Мать гладила Франтишека по головке и приговаривала:
– Бедный малыш, бедный малыш!
На улице был дождь и сильный ветер. Капли дождя били по стеклу и стекали вниз. Бобеш грустил. Во-первых, приходилось сидеть дома, и, во-вторых, ему было жаль братишку. В середине дня Франтишека стал душить кашель. Он кашлял так, что у него надувались жилы на шейке, он беспрестанно хватался ручонками за горло. А когда мать попыталась напоить его теплым молоком, он оцарапал ее и вообще противился этому так, словно его резали. Мать расплакалась. Франтишек через минутку успокоился, но его голубые, когда-то такие красивые, большие и веселые глазки были полны отчаяния, боли и грусти.
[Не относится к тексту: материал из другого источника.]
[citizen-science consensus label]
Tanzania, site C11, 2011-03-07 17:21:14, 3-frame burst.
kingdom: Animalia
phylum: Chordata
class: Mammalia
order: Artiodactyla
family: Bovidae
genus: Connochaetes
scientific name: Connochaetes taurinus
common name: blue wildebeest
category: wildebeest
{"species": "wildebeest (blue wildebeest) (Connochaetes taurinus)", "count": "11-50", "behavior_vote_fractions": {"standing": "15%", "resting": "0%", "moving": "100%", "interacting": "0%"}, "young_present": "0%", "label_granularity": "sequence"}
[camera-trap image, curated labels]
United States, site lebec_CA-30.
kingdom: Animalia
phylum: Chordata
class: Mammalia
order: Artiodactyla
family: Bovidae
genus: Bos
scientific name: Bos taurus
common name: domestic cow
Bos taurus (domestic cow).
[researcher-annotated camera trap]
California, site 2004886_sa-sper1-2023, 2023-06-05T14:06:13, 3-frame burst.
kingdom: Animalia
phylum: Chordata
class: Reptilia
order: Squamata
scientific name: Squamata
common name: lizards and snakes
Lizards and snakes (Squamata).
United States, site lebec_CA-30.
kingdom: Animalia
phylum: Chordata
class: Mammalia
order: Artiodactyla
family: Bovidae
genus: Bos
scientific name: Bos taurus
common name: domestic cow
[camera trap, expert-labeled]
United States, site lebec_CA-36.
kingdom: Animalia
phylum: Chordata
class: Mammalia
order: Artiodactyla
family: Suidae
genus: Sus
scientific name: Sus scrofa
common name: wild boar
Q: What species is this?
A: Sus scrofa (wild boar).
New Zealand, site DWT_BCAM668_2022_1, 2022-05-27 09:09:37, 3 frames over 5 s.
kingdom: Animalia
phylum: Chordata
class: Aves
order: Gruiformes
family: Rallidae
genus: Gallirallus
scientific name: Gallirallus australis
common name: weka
Он оглядывался по сторонам, смотрел на Бобеша, открывал ротик, как будто бы хотел что-то сказать и не мог. Когда он пытался выдохнуть, животик у него почему-то быстро стягивался, лобик покрывался потом.
– Послушай, Тоня, – сказал дедушка матери, – я все-таки побегу за доктором. Может, застану его дома.
Дедушка умылся, побрился, переоделся в праздничное платье и пошел за доктором. Когда дедушка ушел, Бобеш подошел к матери и шепотом попросил у нее поесть.
– Видишь, я совсем о тебе забыла, – погладила мать Бобеша. – Там есть немножко молока. И возьми еще кусок хлеба. Сегодня, Бобеш, я варить обед не буду. Бабушка с дедушкой поедят тоже одно молоко с хлебом.
У всех было такое плохое настроение, что бабушка просто отказалась есть, а дедушка сослался на то, что он перекурил. Бобеш, сидя на скамейке, ел в одиночестве. Он был очень голоден, но, когда увидел, что мать плачет, у него тоже пропал аппетит.
– Мама, – шептал он, – а поправится наш Франтишек?
– Наверное, поправится, Бобеш. Ведь ты же поправился, правда?
Бобеш вспоминал, как Франтишек перевирал слова, как вместо «Бобеш» говорил сначала «Бокеш», а потом «Бопеш». Припомнилось ему, как счастлива была мать, когда Франтишек только начал ходить около лавки. Мать тогда его окликнула; он повернулся, оторвался от лавки и сделал по направлению к ней несколько шажков сам, без поддержки. Так и научился он ходить. Вероятно, и мама вспомнила о том же самом, потому что она сказала:
– Не бойся, Бобеш, Франтишек поправится… Правда, моя маленькая детка, ты поправишься? Будешь снова ходить, будут снова бегать эти маленькие ножки… Покажи, где у тебя болит?
Франтишек недавно занозил пальчик на ноге. Пальчик у него нарывал, и нарыв еще не прошел.
– Ну, уже проходит пальчик, я вот подую на него.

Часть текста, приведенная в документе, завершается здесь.